--- Excerpt ---

That doesnt strike me as stupid and in fact I had assumed the same thing until reading something earlier this year.

If I look up the mass of the moon and NASA says its 0.5 earths and ENcyclopedia says 1.3 and WIkipedia says its 0.8 I would think somethings wrong. The only issue then is: Is it reasonable to assume WAR has an acceptable widespread def'n or its some sort of subjective term like "prime" or "valuable" or "high leverage.?"

Knowing what I know, I would assume WAR is based on weighted values of certain discrete actions that happen on the ball field: hiting a single a HR, getting a BB etc. We should be able to agree on that stuff cause we know the ba. and slug. avg and obp of each league on the whole so we know what the expectancy of a run would be in those cases on the average. Then theres stolen bases which is kind of problematical cause people can choose to steal only in certain situations but its got to be around 0.2 or 0.25 of a run...

Then theres fielding which has at least two competing systems so I guess you have a point there, but presumably one would imagine, one would ASSUME, that if you're publishing someones WAR for the season you might say rField based on UZR Or TZ or something. Right?

There's park effects, which I think WAR takes into account, and park effects are measurable. You can use different time periods to regress such effects so maybe there's a discrepancy there..

And yet there's a whole nother reason. Replacement Value has an agreed upon def'n (apparently Fangraphs and the other places had to reach an agreement). So its not reasonable to assume that saber people everywhere realize the necessity of having agreed upon def'n for certain basic things? I would think WAR is basic.

Offhand I cant think of any really compelling reason (other than maybe park effects and fielding metrics) why WAR should be different according to different reference places. Although I know it does vary. I would be less than 20% of the people here can tell us off the top of their head why WAR varies according to the source. I know I cant.

How does that make someone STUPID??

   152. Rally Posted: November 21, 2017 at 09:37 AM (#5579276)
My recollection on clutch hitting studies is that you could identify players who would be expected to hit slightly better or worse in given situations. But to reliably identify them, you need a sample size that consists of a long career. So you might be able to say Paul Molitor or David Ortiz was a good clutch hitter, but that knowledge won't do you much good in 2018.

--- Data excerpts ---

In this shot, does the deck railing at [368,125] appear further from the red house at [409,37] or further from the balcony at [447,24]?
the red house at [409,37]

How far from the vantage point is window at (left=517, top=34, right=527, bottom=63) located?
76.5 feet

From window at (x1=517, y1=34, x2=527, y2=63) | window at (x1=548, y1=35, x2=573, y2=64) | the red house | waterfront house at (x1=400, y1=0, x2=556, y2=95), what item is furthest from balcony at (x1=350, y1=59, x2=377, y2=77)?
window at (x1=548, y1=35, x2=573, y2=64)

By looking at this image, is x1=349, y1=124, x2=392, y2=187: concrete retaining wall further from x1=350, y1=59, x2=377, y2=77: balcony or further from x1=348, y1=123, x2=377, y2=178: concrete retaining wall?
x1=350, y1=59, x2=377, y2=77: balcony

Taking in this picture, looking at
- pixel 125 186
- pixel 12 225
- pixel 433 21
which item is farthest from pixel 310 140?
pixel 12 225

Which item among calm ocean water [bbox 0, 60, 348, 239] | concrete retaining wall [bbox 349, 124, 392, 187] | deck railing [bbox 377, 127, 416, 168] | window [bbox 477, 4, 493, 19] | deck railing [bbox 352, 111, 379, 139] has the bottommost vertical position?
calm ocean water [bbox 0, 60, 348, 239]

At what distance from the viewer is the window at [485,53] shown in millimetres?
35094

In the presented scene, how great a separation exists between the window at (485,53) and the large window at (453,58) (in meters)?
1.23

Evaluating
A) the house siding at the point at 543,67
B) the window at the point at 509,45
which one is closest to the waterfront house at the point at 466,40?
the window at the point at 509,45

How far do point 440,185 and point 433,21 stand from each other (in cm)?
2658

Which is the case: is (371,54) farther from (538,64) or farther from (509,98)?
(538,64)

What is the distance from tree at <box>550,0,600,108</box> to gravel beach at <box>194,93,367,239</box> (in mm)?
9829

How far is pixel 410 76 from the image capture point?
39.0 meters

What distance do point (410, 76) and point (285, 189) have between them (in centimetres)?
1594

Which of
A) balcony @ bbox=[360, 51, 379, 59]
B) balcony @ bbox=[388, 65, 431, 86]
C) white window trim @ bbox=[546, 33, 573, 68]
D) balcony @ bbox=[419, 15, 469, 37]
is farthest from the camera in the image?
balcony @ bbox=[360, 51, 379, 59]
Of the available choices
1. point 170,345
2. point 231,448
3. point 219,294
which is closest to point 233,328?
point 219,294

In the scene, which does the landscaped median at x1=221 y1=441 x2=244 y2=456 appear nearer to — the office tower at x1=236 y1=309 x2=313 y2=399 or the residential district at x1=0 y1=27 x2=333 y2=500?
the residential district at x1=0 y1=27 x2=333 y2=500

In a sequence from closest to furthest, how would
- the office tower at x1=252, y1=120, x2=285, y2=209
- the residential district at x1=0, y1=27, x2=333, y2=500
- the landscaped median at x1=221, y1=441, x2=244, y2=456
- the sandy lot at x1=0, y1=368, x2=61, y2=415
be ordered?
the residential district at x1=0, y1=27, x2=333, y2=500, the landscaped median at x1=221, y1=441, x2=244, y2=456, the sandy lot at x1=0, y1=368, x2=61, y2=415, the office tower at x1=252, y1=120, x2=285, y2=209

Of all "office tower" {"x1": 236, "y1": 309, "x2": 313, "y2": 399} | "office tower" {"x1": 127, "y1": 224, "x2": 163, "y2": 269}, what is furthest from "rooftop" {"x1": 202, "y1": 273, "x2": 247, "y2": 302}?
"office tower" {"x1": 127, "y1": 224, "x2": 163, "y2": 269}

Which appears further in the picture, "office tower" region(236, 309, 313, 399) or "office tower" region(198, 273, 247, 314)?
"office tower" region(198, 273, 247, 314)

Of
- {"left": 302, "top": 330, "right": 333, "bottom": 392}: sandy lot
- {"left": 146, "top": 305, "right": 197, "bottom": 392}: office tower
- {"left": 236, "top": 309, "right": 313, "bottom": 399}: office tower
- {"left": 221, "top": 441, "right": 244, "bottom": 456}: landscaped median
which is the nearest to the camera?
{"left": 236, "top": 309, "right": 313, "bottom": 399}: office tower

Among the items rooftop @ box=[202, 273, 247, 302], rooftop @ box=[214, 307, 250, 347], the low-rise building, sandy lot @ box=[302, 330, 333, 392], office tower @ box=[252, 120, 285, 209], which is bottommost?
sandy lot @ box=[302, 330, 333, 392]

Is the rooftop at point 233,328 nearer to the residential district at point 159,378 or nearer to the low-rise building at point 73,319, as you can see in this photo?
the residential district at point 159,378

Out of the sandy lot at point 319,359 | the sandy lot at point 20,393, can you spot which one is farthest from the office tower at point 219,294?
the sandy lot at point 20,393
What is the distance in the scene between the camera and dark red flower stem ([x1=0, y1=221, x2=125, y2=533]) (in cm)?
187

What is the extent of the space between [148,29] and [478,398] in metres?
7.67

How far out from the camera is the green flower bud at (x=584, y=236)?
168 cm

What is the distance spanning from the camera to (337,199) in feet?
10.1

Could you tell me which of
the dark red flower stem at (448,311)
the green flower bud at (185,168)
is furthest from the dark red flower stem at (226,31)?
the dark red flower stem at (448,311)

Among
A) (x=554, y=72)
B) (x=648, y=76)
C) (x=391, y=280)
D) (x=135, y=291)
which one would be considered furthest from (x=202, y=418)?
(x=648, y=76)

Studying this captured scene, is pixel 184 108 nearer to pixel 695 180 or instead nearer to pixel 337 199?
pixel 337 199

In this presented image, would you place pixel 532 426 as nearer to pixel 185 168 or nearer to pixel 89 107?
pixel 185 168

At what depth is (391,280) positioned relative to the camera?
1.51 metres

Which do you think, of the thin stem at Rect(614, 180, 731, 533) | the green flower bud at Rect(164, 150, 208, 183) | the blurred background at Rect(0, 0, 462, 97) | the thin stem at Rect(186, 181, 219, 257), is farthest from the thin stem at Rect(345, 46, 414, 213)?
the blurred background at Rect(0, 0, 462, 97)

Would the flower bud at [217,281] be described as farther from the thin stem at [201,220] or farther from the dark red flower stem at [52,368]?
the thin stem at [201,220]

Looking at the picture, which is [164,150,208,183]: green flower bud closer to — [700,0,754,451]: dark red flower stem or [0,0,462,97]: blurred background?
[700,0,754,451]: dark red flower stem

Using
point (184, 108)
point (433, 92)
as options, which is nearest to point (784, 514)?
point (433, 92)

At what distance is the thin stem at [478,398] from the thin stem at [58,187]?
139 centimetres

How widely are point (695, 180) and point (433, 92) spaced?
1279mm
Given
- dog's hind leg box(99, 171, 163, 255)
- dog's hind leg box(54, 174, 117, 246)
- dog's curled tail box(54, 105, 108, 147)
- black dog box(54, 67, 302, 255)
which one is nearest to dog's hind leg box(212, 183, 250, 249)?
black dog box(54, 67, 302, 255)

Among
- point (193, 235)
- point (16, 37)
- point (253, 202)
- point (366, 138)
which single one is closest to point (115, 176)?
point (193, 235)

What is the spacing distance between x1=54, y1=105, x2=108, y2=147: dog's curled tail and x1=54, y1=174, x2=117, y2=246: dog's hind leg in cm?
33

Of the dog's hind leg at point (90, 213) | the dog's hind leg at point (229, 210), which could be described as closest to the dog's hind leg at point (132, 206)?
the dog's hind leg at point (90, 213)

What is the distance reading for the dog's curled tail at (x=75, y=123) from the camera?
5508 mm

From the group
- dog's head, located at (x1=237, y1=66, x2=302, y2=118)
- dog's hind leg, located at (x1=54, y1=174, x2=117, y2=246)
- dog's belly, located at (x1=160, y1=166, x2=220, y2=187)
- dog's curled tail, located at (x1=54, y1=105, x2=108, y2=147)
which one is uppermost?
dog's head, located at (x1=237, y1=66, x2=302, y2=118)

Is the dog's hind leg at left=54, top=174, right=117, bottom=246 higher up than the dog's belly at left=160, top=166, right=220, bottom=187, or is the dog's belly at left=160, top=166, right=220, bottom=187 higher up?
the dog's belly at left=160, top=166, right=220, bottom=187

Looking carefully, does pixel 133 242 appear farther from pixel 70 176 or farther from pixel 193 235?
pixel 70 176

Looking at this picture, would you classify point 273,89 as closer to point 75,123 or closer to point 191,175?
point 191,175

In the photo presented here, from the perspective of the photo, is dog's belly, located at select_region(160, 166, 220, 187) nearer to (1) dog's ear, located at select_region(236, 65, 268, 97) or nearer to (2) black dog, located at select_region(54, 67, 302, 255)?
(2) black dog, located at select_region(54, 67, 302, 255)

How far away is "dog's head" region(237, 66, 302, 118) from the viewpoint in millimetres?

---

Copy the passage of the post about WAR from "Knowing what I" up to and including "of a run...", substituting "diamond" for "ball field".

Knowing what I know, I would assume WAR is based on weighted values of certain discrete actions that happen on the diamond: hiting a single a HR, getting a BB etc. We should be able to agree on that stuff cause we know the ba. and slug. avg and obp of each league on the whole so we know what the expectancy of a run would be in those cases on the average. Then theres stolen bases which is kind of problematical cause people can choose to steal only in certain situations but its got to be around 0.2 or 0.25 of a run...